The two players in these games are played by the above-mentioned algorithms (Minimax, Q-Learning and Default Opponent) with each other and the performance is evaluated accordingly.

Performance Metrics

The performance of the algorithms is measured using the following metrics:

  • Win Rate – A number of games are played between agents of different algorithms, the outcome of each game is noted i.e., win, lose or draw. These numbers will be useful to estimate the accuracy of the algorithms in predicting and responding to different game scenarios.
  • Execution Time - A number of games are played between agents of different algorithms. The execution time of each game is noted. This metric will be useful to gauge the efficiency of the algorithm for further optimizations.

Design Choices

Q – Learning

Below highlighted values were chosen for the hyperparameters of Q- Leaning algorithm considering the Tic-Tac-Toe is a game consisting a total of 9 states and Connect 4 is a game consisting a total of 42 states.

  1. Epsilon Value: It is used to maintain the balance of exploration and exploitation - Tic-Tac-Toe & Connect 4

Epsilon Value = 0.3 which means that there is a 30% probability that the agent will randomly explore a new action (randomly select an available move) instead of selecting the action with the highest Q-value. The remaining 70% of the time, the agent will exploit its current knowledge and select the action with the highest Q-value.

  1. Alpha Value: It is known as learning rate is a hyper parameter in reinforcement learning which regulates the updated Q value for a particular state-action pair during learning.
  • Tic-Tac-Toe

Alpha Value = 0.2 which indicates that the chances of selecting a random action are 20% and the chances of selecting the best action based on the learnt Q-values are 80%, respectively.

  • Connect 4

Alpha Value = 0.5 which indicates that the chances of selecting a random action are 50% and the chances of selecting the best action based on the learnt Q-values are 50%, respectively.

  1. Gamma Value: It is also known as the discounting factor which is used to balance the importance of immediate and future rewards.
  • Tic-Tac-Toe & Connect 4

Gamma Value = 0.9 which indicates that the algorithm will 90% of the time choose a move at random (exploration) throughout each phase of the learning process and 10% of the time choose the move that maximizes its expected reward (exploitation).

  1. Games Trained: The count of number of games trained in order to store and update the rewards for each possible action for each possible state which is then used to play against a selected opponent.
  • Tic-Tac-Toe

Games Trained = 200,000, this number was chosen as it an optimal value in order to balance the computation time as well as the accuracy of the algorithm

  • Connect 4

Games Trained = 22700, more number of games must be trained for Q – Learning algorithm in order to increase the accuracy especially in a game like Connect 4 which consists of 42 states.

Rewards

In Q-learning, the reward acts as the main feedback mechanism to direct the algorithm's learning process in the direction of the best course of action. For both games, a positive reward (+1) is given if a game is won and a negative reward (-1) is given if the game is lost. For Tic-Tac-Toe, a reward of 0 is given if the game ends in a draw state, while for Connect 4, a reward of 1/42 (0.02) is given if the game ends in a draw state. Additionally, for Connect 4, a small positive reward is given when the game ends in a draw to incentivize the Q-agent to end the game as quickly as possible.

Results Comparison

Overall Performance Metrics with Default Opponent

The table below shows the performance metrics (Win Rate, Draw Rate, and Execution Time in milliseconds) for both algorithms when played against a default opponent in Tic-Tac-Toe and Connect 4.

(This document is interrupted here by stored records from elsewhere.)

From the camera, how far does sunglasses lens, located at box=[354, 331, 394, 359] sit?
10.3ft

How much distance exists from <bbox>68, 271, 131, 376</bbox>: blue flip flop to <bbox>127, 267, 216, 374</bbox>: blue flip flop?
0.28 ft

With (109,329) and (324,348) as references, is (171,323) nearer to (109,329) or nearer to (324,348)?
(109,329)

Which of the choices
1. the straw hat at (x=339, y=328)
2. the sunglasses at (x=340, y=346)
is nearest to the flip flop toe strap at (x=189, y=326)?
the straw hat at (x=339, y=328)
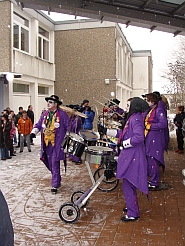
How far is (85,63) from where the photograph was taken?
68.4 ft

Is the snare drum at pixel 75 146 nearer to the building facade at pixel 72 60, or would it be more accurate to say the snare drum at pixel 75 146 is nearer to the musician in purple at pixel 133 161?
the musician in purple at pixel 133 161

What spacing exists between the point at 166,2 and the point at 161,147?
10.4 feet

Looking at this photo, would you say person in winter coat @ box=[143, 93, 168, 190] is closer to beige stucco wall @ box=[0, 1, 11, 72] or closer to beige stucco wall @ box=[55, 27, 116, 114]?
beige stucco wall @ box=[0, 1, 11, 72]

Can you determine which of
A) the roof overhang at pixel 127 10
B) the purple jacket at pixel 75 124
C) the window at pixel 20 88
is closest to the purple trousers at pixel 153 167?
the purple jacket at pixel 75 124

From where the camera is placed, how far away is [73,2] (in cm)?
680

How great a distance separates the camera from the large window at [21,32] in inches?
639

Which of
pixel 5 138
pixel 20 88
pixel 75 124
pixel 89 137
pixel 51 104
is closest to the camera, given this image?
pixel 89 137

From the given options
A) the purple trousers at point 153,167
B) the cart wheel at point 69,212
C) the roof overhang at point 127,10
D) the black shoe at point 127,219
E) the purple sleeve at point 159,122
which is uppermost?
the roof overhang at point 127,10

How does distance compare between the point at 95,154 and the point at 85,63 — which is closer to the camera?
the point at 95,154

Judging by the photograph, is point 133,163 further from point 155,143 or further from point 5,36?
point 5,36

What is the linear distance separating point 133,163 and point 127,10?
4.09 metres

Algorithms Minimax vs. Default Opponent Q-Learning vs. Default Opponent
Games Tic-Tac-Toe, Connect 4 Tic-Tac-Toe, Connect 4
Win Rate 81, 45 84, 10
Draw Rate 19, 0 0, 5
Execution Time (ms) 163, 772 0.266, 0.977

Analyzing the values for Tic-Tac-Toe, it is clear that the Minimax algorithm is a better choice as this game contains comparatively a smaller number of states (9) than Connect 4 (42), and the game tree is small enough to be fully explored. For Connect 4, Minimax is partially successful and is not suitable for this game as it contains a greater number of states (42) due to which the Minimax algorithm may not be able to fully explore the game states and choices. Q-learning, on the other hand, performed poorly for Connect 4, this might be due to lack of sufficient training of the games. With a good amount of training, Q-learning could be a better algorithm for Connect 4 since the number of states and complexity is more when compared to Tic-Tac-Toe.

Overall Performance Metrics with Each Other

The table below shows the performance metrics (Win Rate, Draw Rate, and Execution Time in milliseconds) for both algorithms when played against each other in Tic-Tac-Toe and Connect 4.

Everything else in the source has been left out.